--- Begin SUPPLIED INFORMATION ---

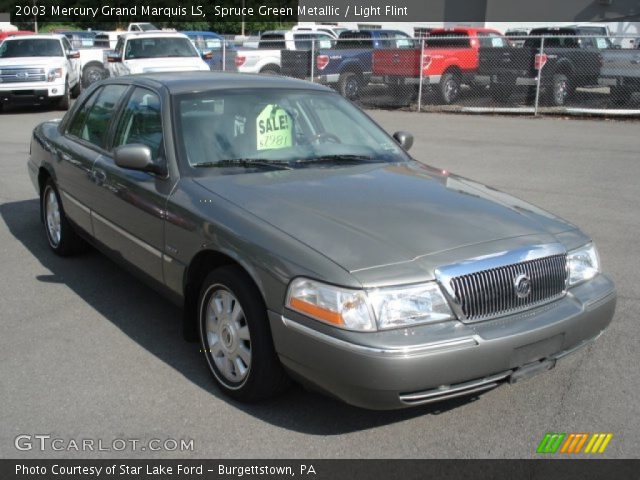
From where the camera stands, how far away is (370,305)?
10.8 feet

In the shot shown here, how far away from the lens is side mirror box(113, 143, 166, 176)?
447 cm

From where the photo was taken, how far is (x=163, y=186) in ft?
14.7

--- End SUPPLIED INFORMATION ---

# [SHORT TASK]
Rewrite these lines with "away" changed to "off" wherever it appears, keeping everything else the same. Leave the pictures out.

# [SOLUTION FOR THIS PROBLEM]
From where the camera stands, how far off is (370,305)?
10.8 feet

In the shot shown here, how far off from the lens is side mirror box(113, 143, 166, 176)?
447 cm

From where the photo was taken, how far is (x=163, y=186) in ft?
14.7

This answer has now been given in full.